Petrobras entrega o primeiro combustível sustentável de aviação produzido no país

3 Tempo de Leitura
© Fernando Frazão/Agência Brasil

A Petrobras anunciou a comercialização do primeiro lote de combustível sustentável de aviação (SAF) integralmente produzido no Brasil. O volume inicial, de 3 mil metros cúbicos, foi destinado a distribuidoras que operam no Aeroporto Internacional Tom Jobim, no Rio de Janeiro. A quantidade representa aproximadamente um dia do consumo total dos aeroportos do estado.

O SAF tem potencial para substituir o querosene de aviação tradicional sem demandar adaptações nas aeronaves ou na infraestrutura de abastecimento, viabilizando sua adoção imediata pelo setor. A estatal considera essa solução como um dos caminhos mais rápidos para mitigar as emissões de poluentes da aviação global.

O combustível sustentável é fabricado por meio de coprocessamento no parque de refino da Petrobras. A presidente da estatal, Magda Chambriard, enfatizou que essa iniciativa contribui para o alcance das metas de descarbonização do setor aéreo e a classificou como estratégica.

“É um produto competitivo, que atende a rigorosos padrões internacionais da aviação. Estamos oferecendo ao mercado nacional a possibilidade de atender às demandas globais”, declarou a presidente da Petrobras.

A partir de 2027, as companhias aéreas brasileiras estarão sujeitas à obrigatoriedade de utilizar SAF em voos internacionais, conforme as regras do programa Corsia, estabelecido pela Organização da Aviação Civil Internacional (Icao). No âmbito dos voos domésticos, a Lei do Combustível do Futuro prevê a exigência progressiva do uso desse tipo de combustível.

O SAF lançado pela Petrobras possui a certificação ISCC-Corsia, que atesta sua sustentabilidade e rastreabilidade. O combustível é composto por uma parcela de matéria-prima vegetal, como óleo técnico de milho ou óleo de soja, processada em conjunto com o querosene de base fóssil.

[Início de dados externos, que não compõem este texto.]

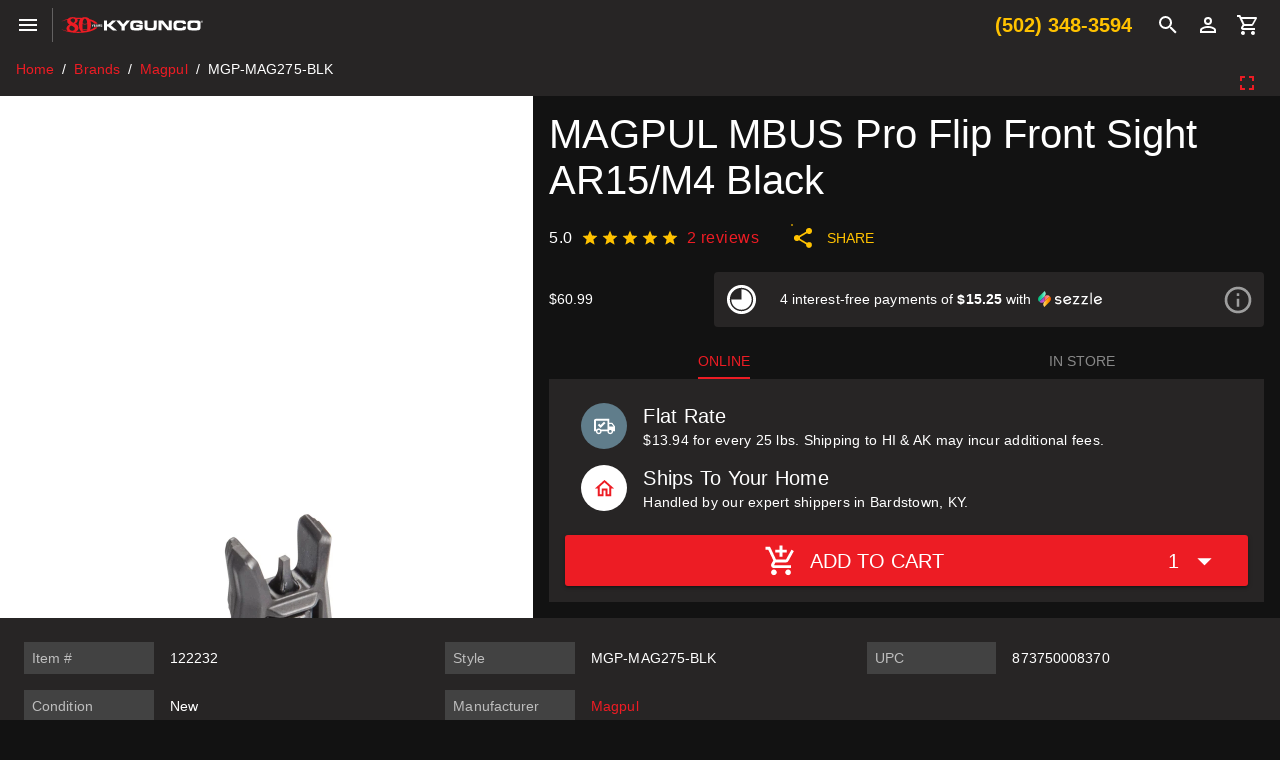

--- FILE ---
content_type: image/svg+xml
request_url: https://www.kygunco.com/brands/mastercard.svg
body_size: 54
content:
<svg version="1.1" viewBox="0 0 24 24" xmlns="http://www.w3.org/2000/svg"><g fill="none" fill-rule="evenodd"><g transform="translate(-1601,-1029)" fill-rule="nonzero"><g id="logo-for-twitter" transform="translate(1601,1029)" stroke-width=".58802"><rect id="Rectangle-path" x="8.7565" y="6.2021" width="6.4529" height="11.596" fill="#f16022"/><path d="m9.1657 12c0-2.3525 1.1015-4.4477 2.8167-5.798-1.2544-0.98752-2.8372-1.5767-4.5575-1.5767-4.0726 0-7.3744 3.3017-7.3744 7.375 0 4.0729 3.3015 7.375 7.3744 7.375 1.7203 0 3.3031-0.5892 4.5575-1.5767-1.7153-1.3504-2.8167-3.4455-2.8167-5.798z" fill="#e91d25"/><path id="Shape" d="m23.914 12c0 4.0729-3.3015 7.375-7.3744 7.375-1.7203 0-3.3031-0.5892-4.5575-1.5767 1.7153-1.3504 2.8167-3.4455 2.8167-5.798 0-2.3525-1.1014-4.4477-2.8167-5.798 1.2544-0.98752 2.8372-1.5767 4.5575-1.5767 4.0726 0 7.3744 3.3017 7.3744 7.375zm-0.70357 4.5698v-0.2374h0.09572v-0.04837h-0.24379v0.04837h0.09577v0.2374zm0.47332 0v-0.28624h-0.07473l-0.08596 0.19688-0.08597-0.19688h-0.07477v0.28624h0.05277v-0.21592l0.0806 0.18615h0.05471l0.08061-0.18662v0.21639z" fill="#f69e1e"/></g></g></g></svg>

De acordo com a Petrobras, a utilização da parcela renovável pode resultar em uma redução de até 87% nas emissões líquidas de CO₂. Apesar da sua composição diversificada, o produto final mantém as mesmas características químicas e de segurança operacional do querosene convencional, conforme garantido pela estatal.

As primeiras remessas foram produzidas na Refinaria Duque de Caxias (Reduc), localizada na Baixada Fluminense, que detém a certificação para a produção e comercialização do SAF. A Agência Nacional do Petróleo, Gás Natural e Biocombustíveis (ANP) autoriza a Reduc a incorporar até 1,2% de matéria-prima renovável na rota atual de coprocessamento.

A Petrobras tem planos de expandir a produção de SAF. A Refinaria Henrique Lage (Revap), situada em São José dos Campos, já realizou testes nesse sentido. A Refinaria de Paulínia (Replan), também em São Paulo, e a Refinaria Gabriel Passos (Regap), em Minas Gerais, têm previsão de iniciar suas atividades comerciais em 2026.